[Exercise passage]

It’s a fruit that acts like a vegetable…
The French call it the “love apple” while the Italians call it Pomodoro…the “golden apple.” They may never agree on the name!
Tomatoes originate from a single ovary, so it can also be called a berry. Berries are nutritional powerhouses. So, too, are the over one thousand varieties of tomatoes. Tomatoes provide a bushel of vitamins, antioxidants, and phytonutrients which help your body to be healthy.
While science discovers more and more health benefits packed into each juicy, delicious bite of tomato, it seems ordinary people have been exploring and enjoying everything this lovely food has to offer right from their own kitchen for hundreds of years.
You don’t have to fully understand all the science behind what makes a tomato so nutritious in order to enjoy the health benefits. Bite into a tomato raw, fresh from the vine and still warm from the sun. Slice it, drizzle it with olive oil, and serve it on a platter with fresh basil and buffalo mozzarella and you’re instantly transported to a Tuscan hillside. You can almost feel the soft warm breeze of Bramasole kiss your cheeks.
From what we’ve discovered so far, the star player in tomatoes is an antioxidant called lycopene. There are positive connections between consuming lycopene-containing foods and prevention or reduction of health concerns like atherosclerosis, whole-body inflammation, prostate and other cancers, liver and kidney problems, and Alzheimer’s disease.
That’s a pretty big order for any one nutrient! It’s likely there are other nutrients involved in the healthful benefits of tomatoes. Some are known such as the high levels of Vitamin C (1 cup of fresh tomatoes provides 33% of the daily recommended amount), beta-carotene, manganese, Vitamin K and Vitamin A. Other micro nutrients are still being uncovered.
So what do we know so far?
Tomatoes provide protection for your cells by reducing lipid peroxidation. This is oxygen damage to the fats in your cell membranes or in the bloodstream and it’s a bad thing. With too much or chronic lipid peroxidation your body sends an S.O.S. to your immune and inflammatory systems. Some researchers believe this may result in a reaction that causes atherosclerosis (blocking of blood vessels), among other problems.
So, inflammation is bad (unless it’s the sort of temporary inflammation your body produces when there is an injury such as a broken bone).

[/Exercise passage]
[Extracted information]

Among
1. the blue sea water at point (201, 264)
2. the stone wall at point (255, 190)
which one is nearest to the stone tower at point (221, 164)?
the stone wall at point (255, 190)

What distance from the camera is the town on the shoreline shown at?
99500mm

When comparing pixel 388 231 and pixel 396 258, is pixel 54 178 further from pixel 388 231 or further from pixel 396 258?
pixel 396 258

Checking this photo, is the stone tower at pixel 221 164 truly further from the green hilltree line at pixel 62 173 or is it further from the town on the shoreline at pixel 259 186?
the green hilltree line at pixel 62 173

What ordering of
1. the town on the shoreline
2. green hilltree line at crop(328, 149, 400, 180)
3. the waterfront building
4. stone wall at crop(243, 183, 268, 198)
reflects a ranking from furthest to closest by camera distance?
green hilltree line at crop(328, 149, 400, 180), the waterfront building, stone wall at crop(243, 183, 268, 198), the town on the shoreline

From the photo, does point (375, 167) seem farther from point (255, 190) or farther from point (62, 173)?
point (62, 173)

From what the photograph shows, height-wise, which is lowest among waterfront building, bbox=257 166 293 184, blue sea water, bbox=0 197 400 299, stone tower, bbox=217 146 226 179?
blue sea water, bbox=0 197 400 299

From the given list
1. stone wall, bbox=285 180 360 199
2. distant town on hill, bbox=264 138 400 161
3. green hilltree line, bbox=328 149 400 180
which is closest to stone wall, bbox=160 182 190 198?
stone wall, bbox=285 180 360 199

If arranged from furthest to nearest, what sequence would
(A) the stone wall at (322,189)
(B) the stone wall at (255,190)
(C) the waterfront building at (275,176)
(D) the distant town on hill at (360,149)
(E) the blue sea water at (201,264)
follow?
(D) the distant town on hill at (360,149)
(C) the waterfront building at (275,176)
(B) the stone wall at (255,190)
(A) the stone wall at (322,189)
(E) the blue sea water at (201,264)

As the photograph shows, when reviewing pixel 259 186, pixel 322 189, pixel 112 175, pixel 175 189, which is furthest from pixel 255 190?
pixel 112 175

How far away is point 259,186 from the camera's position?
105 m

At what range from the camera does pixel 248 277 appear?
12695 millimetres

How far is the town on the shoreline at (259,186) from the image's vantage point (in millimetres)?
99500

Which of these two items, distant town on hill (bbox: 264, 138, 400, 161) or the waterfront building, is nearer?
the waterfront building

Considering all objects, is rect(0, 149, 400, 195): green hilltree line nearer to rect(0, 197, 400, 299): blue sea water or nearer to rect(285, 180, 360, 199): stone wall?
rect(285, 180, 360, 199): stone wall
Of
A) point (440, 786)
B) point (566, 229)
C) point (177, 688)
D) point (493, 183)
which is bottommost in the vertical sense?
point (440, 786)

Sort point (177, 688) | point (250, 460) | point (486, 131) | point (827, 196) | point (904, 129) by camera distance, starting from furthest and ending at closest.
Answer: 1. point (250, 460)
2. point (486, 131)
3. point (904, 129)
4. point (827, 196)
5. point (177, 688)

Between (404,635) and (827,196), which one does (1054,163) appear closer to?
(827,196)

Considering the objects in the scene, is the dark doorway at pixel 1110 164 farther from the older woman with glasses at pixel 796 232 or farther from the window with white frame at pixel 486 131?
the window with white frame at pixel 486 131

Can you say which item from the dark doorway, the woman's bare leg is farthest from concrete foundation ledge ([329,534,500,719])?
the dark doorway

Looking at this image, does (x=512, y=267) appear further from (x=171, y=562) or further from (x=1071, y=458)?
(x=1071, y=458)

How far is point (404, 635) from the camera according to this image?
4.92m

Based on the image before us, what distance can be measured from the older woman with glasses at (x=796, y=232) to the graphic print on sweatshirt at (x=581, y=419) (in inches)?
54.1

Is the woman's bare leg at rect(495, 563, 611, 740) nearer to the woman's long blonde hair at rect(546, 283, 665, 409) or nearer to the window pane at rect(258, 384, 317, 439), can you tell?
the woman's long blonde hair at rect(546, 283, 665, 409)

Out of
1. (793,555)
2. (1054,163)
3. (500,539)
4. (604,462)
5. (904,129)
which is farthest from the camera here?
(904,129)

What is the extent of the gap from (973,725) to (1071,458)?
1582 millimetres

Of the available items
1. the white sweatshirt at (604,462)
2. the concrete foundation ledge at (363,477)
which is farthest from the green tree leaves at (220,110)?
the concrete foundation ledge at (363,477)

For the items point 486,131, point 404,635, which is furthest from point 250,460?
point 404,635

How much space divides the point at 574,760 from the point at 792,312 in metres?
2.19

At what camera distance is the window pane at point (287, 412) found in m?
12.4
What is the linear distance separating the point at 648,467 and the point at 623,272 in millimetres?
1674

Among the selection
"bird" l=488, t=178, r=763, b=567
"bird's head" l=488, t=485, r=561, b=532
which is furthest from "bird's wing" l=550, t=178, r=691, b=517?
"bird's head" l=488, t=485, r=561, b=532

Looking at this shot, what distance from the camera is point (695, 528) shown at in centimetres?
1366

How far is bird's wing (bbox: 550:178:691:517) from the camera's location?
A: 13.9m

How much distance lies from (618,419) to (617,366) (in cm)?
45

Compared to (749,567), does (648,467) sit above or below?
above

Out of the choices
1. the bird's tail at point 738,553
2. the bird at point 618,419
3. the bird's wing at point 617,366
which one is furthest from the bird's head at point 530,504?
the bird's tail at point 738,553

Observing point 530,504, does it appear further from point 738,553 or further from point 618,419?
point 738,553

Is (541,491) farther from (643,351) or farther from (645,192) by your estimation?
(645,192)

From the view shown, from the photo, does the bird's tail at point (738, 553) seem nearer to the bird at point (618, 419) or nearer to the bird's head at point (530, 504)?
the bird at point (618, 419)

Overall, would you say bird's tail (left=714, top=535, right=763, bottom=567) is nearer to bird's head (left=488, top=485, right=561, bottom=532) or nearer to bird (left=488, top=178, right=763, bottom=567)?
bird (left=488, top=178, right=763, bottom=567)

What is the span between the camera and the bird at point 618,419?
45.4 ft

[/Extracted information]

## About this exercise
Please continue the tomato passage above from its last sentence, keeping it separate from the items.

## Answer to this problem
Another area of exploration is a connection between tomatoes and reduced risk of Alzheimer’s disease. The science behind this possible connection is at the beginning stages; however, there is more and more evidence connecting overall body inflammation with Alzheimer’s so this makes sense. The science is still working itself out.
In the area of cancer, we have already discovered a possible link between cancer, unwanted inflammation, and chronic oxidative stress. You may already understand that antioxidants are recommended by many professionals to keep oxidation (a sort of rusting out of your cells) in check. Now, because the lycopene in tomatoes has been found to be effective in reducing these responses in your body, it’s believed it may play a vital role in reducing the risk of cancer.
Exciting studies have been done linking the phytonutrient alpha-tomatine (found in tomatoes) to a reduction of prostate cancer cells. And according to one report, eating broccoli and tomatoes together may provide the perfect synergy for prostate health.
Other studies have linked benefits of tomatoes to:
- Lower total cholesterol,
- Lower LDL cholesterol
- Lower triglycerides
- Protection of bones
- Healthy liver function
- Healthy kidneys
- Regulation of fats in the bloodstream
- Antioxidant support
- Bone health
- Beautiful skin
- And more!
Research continues and I’m sure more will be discovered about the nutritional benefits of tomatoes. In the meantime, why not enjoy tomatoes as real food to easily include in many meals throughout your week?
Try to use the whole tomato in your recipe because each part (skin, flesh and seeds) has something beneficial to offer. Raw tomatoes are wonderful and cooking them may release even more of the health benefits which lie beneath the skin. You don’t really need to know why they are healthy to realize how delicious they are.